(READING PASSAGE)

/ 28 February 2024

Put your body clock to rights

Bedtime Is My Favorite Time.
Night-night: The hormone adenosine suppresses brain cell activity, leading to an increased feeling of drowsiness the longer a person has been awake. During sleep, the adenosine is broken down. Caffeine binds to adenosine receptors, so it can help people stay awake. Photo: Aja Koska

The urge to sleep begins early in the day, from the moment that you first wake up and get out of bed. Shortly before you wake, your body releases a surge of hormones, including the stress hormone cortisol, which prepares you for the day. But waking also triggers the release of a chemical in the brain called adenosine. 

Adenosine binds to receptors in your brain, slowing down brain activity. This suppression of brain cell activity is what causes the feeling of drowsiness.

The longer you are awake, the higher your adenosine levels rise. The higher the adenosine levels, the sleepier you get. Then, when you finally go to bed and sleep, the adenosine is broken up and disposed of.

(End READING PASSAGE)
(DATA BLOCK)

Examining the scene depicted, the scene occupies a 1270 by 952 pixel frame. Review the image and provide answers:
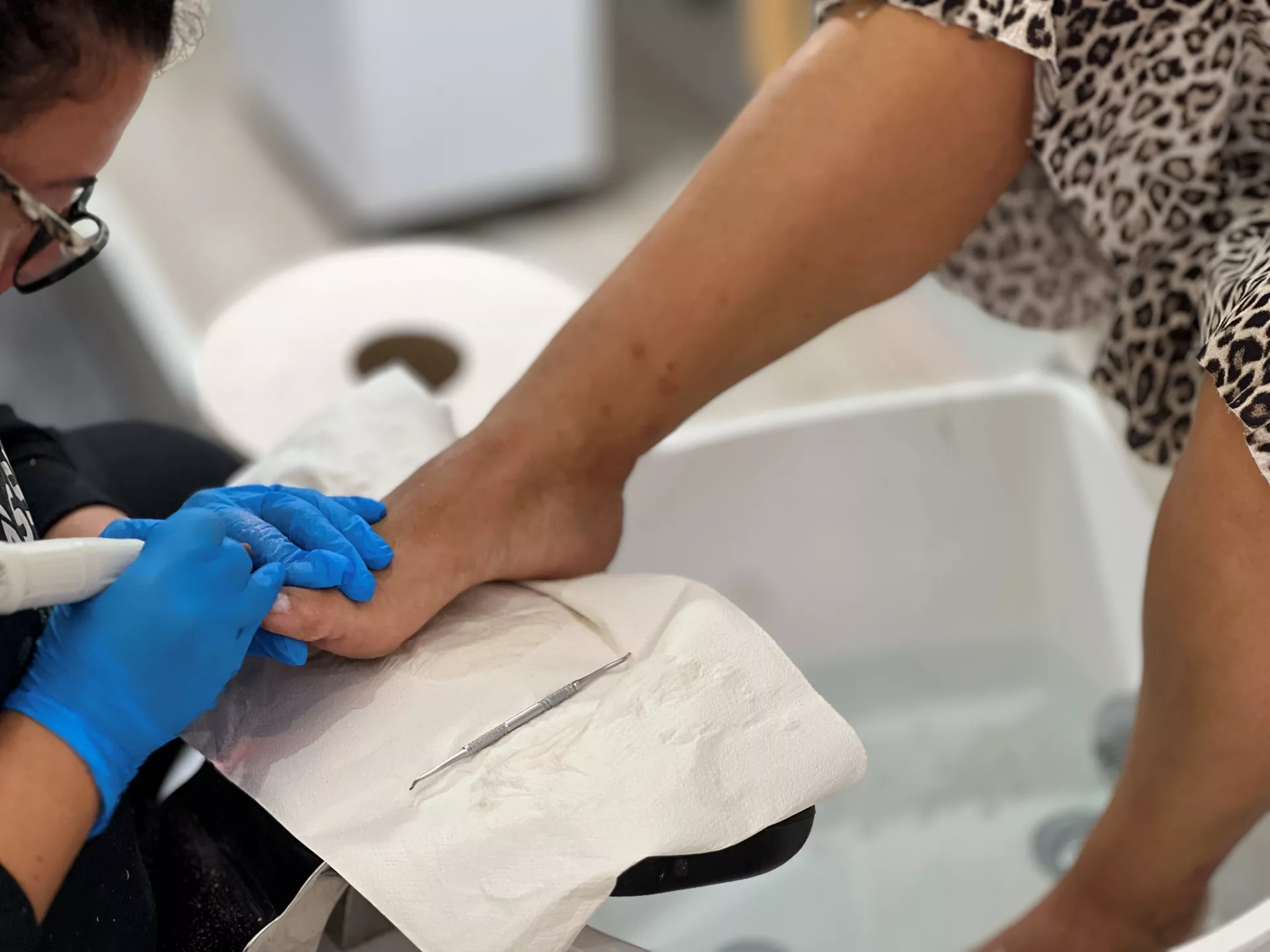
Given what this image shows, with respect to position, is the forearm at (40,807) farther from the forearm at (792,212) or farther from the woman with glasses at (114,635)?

(End DATA BLOCK)

*TASKS TO COMPLETE*:
[A] Name every substance mentioned in the body clock article above, whether hormone, brain chemical, or drug.
[B] Retype the passage of the body clock article that opens with the words containing "The urge to" and closes with "brain called adenosine.".

*EXERCISE RESPONSES*:
[A] Adenosine, cortisol, caffeine

[B]
The urge to sleep begins early in the day, from the moment that you first wake up and get out of bed. Shortly before you wake, your body releases a surge of hormones, including the stress hormone cortisol, which prepares you for the day. But waking also triggers the release of a chemical in the brain called adenosine.